His expression was hidden, masked by a dark cowl, mimicking the face of a beast as he walked toward us.

Confidence was in his silent, measured steps, those of a predator, though his demeanor wasn't so. He was here to talk and wanted no violence. It was unmistakable.

There was more hesitation in the brown-furred bear whose surprisingly intelligent eyes never left me, ready to sacrifice its life as it followed its master.

Neither showed nor smelled much of fear; oh, it was here. It was the most primal of instincts. Fear could be tamed and tempered, but only death would destroy it. Fear was inseparable from life; only a dead mind could not fear.
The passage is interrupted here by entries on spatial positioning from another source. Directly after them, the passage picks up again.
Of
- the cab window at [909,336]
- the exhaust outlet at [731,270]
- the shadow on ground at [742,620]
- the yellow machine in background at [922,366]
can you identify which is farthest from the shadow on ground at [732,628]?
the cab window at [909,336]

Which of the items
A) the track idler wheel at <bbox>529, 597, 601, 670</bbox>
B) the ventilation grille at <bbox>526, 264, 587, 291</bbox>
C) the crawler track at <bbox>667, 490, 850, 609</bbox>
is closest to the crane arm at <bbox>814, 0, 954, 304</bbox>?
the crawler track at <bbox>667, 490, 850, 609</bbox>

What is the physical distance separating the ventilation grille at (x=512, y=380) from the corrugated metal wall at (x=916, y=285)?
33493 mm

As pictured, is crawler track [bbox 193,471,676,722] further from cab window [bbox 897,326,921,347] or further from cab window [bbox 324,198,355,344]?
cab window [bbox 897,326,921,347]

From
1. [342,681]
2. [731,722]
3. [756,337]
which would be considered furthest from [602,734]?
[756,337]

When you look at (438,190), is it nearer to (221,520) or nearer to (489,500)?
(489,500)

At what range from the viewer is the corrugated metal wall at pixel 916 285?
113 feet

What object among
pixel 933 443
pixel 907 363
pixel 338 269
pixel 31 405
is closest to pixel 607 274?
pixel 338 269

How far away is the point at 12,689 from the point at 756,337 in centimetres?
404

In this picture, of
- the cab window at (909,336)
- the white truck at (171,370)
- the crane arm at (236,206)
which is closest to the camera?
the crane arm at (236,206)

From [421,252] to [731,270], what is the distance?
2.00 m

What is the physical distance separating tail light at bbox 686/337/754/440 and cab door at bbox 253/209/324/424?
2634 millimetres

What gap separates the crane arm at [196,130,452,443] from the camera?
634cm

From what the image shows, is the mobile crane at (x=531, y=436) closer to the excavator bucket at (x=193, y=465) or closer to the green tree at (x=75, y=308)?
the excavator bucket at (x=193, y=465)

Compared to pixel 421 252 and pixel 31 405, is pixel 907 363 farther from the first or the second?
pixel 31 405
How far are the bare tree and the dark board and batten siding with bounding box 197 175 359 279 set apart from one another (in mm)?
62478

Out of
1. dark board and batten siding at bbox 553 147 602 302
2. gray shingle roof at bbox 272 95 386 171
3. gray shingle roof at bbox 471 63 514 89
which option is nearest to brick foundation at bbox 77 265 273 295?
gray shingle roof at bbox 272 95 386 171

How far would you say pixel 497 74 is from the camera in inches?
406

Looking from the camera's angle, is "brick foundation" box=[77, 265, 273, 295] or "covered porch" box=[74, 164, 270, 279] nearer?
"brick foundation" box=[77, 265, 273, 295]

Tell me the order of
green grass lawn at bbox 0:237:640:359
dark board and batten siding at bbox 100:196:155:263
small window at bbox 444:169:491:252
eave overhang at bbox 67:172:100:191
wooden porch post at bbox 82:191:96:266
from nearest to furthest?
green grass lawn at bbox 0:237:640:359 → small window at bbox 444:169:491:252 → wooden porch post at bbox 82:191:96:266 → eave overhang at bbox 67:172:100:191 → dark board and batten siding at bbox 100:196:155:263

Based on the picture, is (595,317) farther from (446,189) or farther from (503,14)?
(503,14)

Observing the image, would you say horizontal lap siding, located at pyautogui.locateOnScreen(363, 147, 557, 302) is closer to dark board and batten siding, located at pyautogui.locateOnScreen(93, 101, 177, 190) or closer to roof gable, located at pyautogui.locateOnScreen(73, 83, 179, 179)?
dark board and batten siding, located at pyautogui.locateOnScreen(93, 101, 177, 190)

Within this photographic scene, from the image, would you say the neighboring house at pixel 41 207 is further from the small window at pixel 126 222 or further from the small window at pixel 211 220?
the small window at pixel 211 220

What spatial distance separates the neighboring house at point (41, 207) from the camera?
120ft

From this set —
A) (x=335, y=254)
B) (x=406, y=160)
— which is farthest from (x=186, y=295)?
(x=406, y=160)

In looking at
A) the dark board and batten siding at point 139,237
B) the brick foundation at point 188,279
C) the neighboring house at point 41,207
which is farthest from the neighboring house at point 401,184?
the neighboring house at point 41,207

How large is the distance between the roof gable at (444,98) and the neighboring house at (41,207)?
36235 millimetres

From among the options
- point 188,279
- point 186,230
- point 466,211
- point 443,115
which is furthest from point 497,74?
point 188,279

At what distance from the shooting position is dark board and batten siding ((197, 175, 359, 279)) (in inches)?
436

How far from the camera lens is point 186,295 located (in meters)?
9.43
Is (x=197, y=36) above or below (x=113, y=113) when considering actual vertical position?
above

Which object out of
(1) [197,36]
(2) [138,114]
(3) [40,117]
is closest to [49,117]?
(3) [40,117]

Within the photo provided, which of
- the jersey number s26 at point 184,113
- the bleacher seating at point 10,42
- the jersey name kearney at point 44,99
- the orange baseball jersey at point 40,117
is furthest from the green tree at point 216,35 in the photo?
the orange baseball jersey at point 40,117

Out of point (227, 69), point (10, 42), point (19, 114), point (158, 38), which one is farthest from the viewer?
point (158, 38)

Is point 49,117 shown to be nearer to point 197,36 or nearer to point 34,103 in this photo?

Yet to control it like this…

'Impressive…' I thought, my gaze bearing down on the half-ogre, half-orc. He was tall for what he was, but was as breakable as a gnome to me.

His bear was even more impressive for holding its ground. And the 'it' might be ill-fitting depending on how clever she was; sometimes, sapience was reached.

It wasn't for no reason; magic and spirits were the most obvious. She might just be a descendant of a magically inclined bear, not necessarily the Twin Bears or any Wild God.

She didn't smell of them, or any from the Kalimdor or Northrend bear population. It might be why she wasn't exactly deferential, and I could tell it wasn't effortless on her part.

It earned them more than a modicum of respect.

The mok'nathal wasn't a nobody. I knew who he and his bear companion were, too.

He didn't lead the ogres of the Horde any longer, but he remained some kind of hero of theirs and a trusted ally of Thrall. Or so our web of intelligence had led me to believe.

I knew where Rexxar's allegiance lay, and his goals here were simple to deduce, and he should be competent. It didn't matter if he wasn't officially part of it.

However, my experience with Grommash led me to keep my expectations low. Once bitten, twice shy, even if it was me who would bite.

And he was the one to engage in dialogue, the wisdom of language of the ancestors I cast and shared with Shandris and Chen, letting us understand and speak to him.

Orcish was now part of the ancestors' library of knowledge. It just needed our shamans to study the language and share it with the spirits, and Ursol smoothed out the whole process.

"Well met, noble warriors of the Wild, I'm Rexxar, Champion of the Horde. I have come to speak. The Warchief knows and worries about your rapid military advance in the Horde's territory. What is it you seek?" Rexxar said, baritone voice gruff but respectful.

Yet his body was ready to spring into action, and his eyes were alert, shifting to each of us but never leaving mine for too long.

Well, that was an improvement from Hellscream, at the very least.